Often harsh, many insiders have commented that the split between Belichick and his former prize pupil on defense, defensive end Richard Seymour, came directly from when Richard Seymour Sr passed away and the defensive end missed practices that week to attend his father’s funeral. When Sunday rolled around, the team took the field with Seymour on the bench the entire first quarter and half the second against the Jacksonville Jaguars. Although “the Belichick Way” may have been showing that no player is above the team (rumors at the time indicated Seymour may not have gotten permission to leave prior to flying home on the Wednesday) it also sowed the seeds for the departure of Seymour as the coach and player were never as close as they were previously.
With “the Belichick Way”, the coach is rationalizing and compartmentalizing distractions to the team such as Aaron Hernandez and moving on simply as if he had suffered a career-ending injury (in this case it appears to be self-inflicted stupidity by Hernandez). In “the Belichick Way” if a player is not on the team any longer, there is nothing to do to change it, then the team will move on and focus on the players on the roster. “The Belichick Way” focuses on eliminating all outside distractions, unless they can be used to motivate and incite the team to focus on their opponent even more in an attempt to add emotion to preparation for the game and potential victory. “The Belichick Way” is ruthless when it comes to letting a player go, whether it be a trade for maximum value (Richard Seymour to Oakland for a 1st round pick) or releasing a popular but expensive player who can be replaced by another younger, more athletic, and cheaper player (Lawyer Milloy’s surprise release before opening day in 2003). “The Belichick Way” is not nice. It is a business and bottom-line focused process. It is all about one word: Value.

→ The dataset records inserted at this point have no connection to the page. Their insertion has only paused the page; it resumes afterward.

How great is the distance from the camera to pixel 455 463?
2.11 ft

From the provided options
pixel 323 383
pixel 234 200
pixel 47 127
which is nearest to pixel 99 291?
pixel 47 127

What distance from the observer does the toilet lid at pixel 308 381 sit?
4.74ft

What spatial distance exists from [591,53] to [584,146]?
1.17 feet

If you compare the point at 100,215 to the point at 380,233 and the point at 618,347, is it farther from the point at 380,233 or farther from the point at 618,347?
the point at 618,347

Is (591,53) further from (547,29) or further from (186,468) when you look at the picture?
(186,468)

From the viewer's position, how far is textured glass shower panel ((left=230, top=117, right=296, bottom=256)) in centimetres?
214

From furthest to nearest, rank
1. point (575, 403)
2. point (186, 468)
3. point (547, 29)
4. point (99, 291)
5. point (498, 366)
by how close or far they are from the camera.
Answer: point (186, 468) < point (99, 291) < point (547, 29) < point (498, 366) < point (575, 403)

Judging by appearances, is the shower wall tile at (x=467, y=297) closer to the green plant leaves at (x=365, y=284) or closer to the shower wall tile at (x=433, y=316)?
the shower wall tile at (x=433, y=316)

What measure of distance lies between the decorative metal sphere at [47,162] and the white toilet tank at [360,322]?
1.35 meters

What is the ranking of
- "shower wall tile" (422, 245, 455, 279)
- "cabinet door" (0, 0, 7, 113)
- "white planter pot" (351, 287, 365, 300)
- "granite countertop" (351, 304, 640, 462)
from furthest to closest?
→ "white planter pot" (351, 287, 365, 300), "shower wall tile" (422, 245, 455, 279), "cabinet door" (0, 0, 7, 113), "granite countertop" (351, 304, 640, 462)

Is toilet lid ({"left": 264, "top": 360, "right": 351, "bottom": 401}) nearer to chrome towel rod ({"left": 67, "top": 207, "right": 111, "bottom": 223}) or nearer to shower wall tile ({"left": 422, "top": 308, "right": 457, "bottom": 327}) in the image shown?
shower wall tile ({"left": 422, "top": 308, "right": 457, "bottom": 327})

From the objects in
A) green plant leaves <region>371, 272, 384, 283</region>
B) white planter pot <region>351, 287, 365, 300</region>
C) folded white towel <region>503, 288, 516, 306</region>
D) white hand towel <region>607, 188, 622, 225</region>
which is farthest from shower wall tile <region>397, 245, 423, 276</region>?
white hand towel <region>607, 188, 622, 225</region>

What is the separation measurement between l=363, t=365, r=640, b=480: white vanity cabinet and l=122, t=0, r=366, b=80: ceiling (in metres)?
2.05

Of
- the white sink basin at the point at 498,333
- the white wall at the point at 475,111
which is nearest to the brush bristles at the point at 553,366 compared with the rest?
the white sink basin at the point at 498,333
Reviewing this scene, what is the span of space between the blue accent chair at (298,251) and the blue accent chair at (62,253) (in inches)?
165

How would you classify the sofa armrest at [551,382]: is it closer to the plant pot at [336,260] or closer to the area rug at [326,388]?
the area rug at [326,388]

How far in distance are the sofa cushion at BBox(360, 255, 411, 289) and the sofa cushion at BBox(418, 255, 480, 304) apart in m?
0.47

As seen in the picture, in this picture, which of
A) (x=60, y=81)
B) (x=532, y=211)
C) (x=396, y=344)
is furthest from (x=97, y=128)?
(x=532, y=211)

That focus and single-mindedness about the TEAM is what makes Bill Belichick a Hall of Fame coach. It is what puts him on with former coaches Paul Brown and Bill Walsh on the NFL’s Mount Rushmore of coaches as the only ones with their team’s dominance measured in decades. It’s why the team has been winning 10 out of 12 division titles (and having the same number of wins as the division leader and losing out on the playoffs due to tie-breakers in 2002 and 2008). It is not about anything but maximum production between the white lines for minimum cost. It is simply “the Belichick Way”.